Left hand to sidepull. Step the feet through and move right hand to edge. Left hand to edge. Left foot up and cross-body tension move right hand to edge. Left hand to crimpcharles. Feet high and press right hand to gastondercling block thing. Left foot up and cross through to big undercling. Grab jug. I am completing what must be my 40th or 50th redpoint of Chronic at Little Si. The deja-vu is palpable, the grade has dropped consistently and somehow I am still climbing on this route after perhaps ten years of climbing in the Northwest. Why seek adventure when you can pedantically perfect one single route?
Words are wind. That seemed at first parse some wonderful if slightly campy shred of wisdom I'd heard somewhere shaking some cobwebs off nearby neurons and making a cameo. It's really a phrase from George R. R. Martin's 'A Song of Ice and Fire' series and I suppose that needn't necessarily disqualify it as wisdom. Cliche perhaps, but then so many of those pesky little phrases-of-ill-repute hold little kernels of truth in their overused shells.
The wind blows strong through this blog, of course. It tends to reave sentence and paragraph of any purpose, leaving naught but the underpinnings of intent.
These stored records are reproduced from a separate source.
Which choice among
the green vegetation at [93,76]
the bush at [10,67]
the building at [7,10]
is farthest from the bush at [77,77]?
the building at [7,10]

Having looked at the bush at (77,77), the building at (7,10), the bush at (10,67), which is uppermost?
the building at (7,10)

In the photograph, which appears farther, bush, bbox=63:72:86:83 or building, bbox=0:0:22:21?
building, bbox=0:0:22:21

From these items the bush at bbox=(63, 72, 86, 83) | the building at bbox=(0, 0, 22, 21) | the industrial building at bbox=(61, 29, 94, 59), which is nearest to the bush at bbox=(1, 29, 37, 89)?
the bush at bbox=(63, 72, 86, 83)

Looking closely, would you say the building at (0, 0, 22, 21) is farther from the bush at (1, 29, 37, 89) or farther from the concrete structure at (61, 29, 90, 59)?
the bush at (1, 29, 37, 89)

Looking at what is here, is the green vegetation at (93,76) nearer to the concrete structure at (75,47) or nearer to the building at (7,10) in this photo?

Of course, what purpose inherent might there be in the bandying of words here? While some bloggers clearly effect both thematic precision and seamless continuity, I find it bewildering to do so here. Often enough there is precious little continuity to be had and if there is it's in little pockets of quietude in the midst of the tempest. Life is never simple enough for me to feel that having a streamlined 'climbing' blog, as I often like to envision, is improbable and even dishonest; climbing, despite being the alpha and omega and a lot of the in between in my life, still can't comprise the whole. It's fun to be immersed, even for a week or two, in the climbing aesthetic but it doesn't complete the balance in my life. What actually does, I can only continue to guess at this point; climbing well comes far more easily to me than living well as a whole and I continue to suffer for it. Perhaps there are others who find themselves in this same limbo, this dissatisfying area 'in-between' stability and limitless free time (but scarcity of resources). For those of us who dwell on the issue ceaselessly but fail to take action for one reason or another, I imagine the feeling of imbalance is more acute.
What sort of balance is in question here? Not the balance proposed by this kind of bullshit quackery, of course; a far less esoteric but still elusive lifestyle balance is what I'm thinking about, but what exactly is at the root of being athwart this type of harmony? I pondered this yesterday as I plodded my way up Chronic. I wasn't really thinking about it while I was climbing, but as I talk to more and more people and have to answer the same dreaded question, the one where they ask me "What are you doing these days?" (pertaining, apparently, to work, life, etc), it becomes more clear that I don't have the compelling answer that they want to hear and that I would be happy to give them. It would be easy to say that I just rock climb if that were true; if I had truly stripped my existence down to the bare essentials required to live a life on the road and climb I probably wouldn't be fielding this same question as often. The real mismatch here is maintaining a life in the city with no real impetus for being here other than habit and perceived convenience. It doesn't really make a whole lot of sense.
Back at Little Si, I take an end of the day lap up Extended Illness and pump out at the end of the crux, whipping daintily to the end of the rope and chuckle to myself. I have had this exact day at least twice or thrice before, with almost this exact order of routes climbed: a warmup on Technorigine that feels overly ambitious but strangely comfortable; a muscle memory fitness check on Chronic (.11d?); a couple of other outlying routes; one final 'to failure' burn on something harder. It all makes sense, I think to myself as I pull the rope through the fixed azure permadraws, sweating in the strangely oppressive humidity of the Cascade foothills at twilight.
Earlier this year this constant sameness culminated in what seemed like a simple choice: change. Yet I find myself in the same place again with a much murkier outlook. What was so clear before was made so by overcoming a lame self-imposed inertia. How is it so hard to break? I haven't found the answers. I do know that I'm well chuffed at being able to climb at all and doing a few classics at Si for the first time in a year is better still. Paradoxically, this silly repetition might even be an answer of sorts to some of these life quandaries: when the level of similitude reaches such a critical point, one iota of change seems an adventure in itself.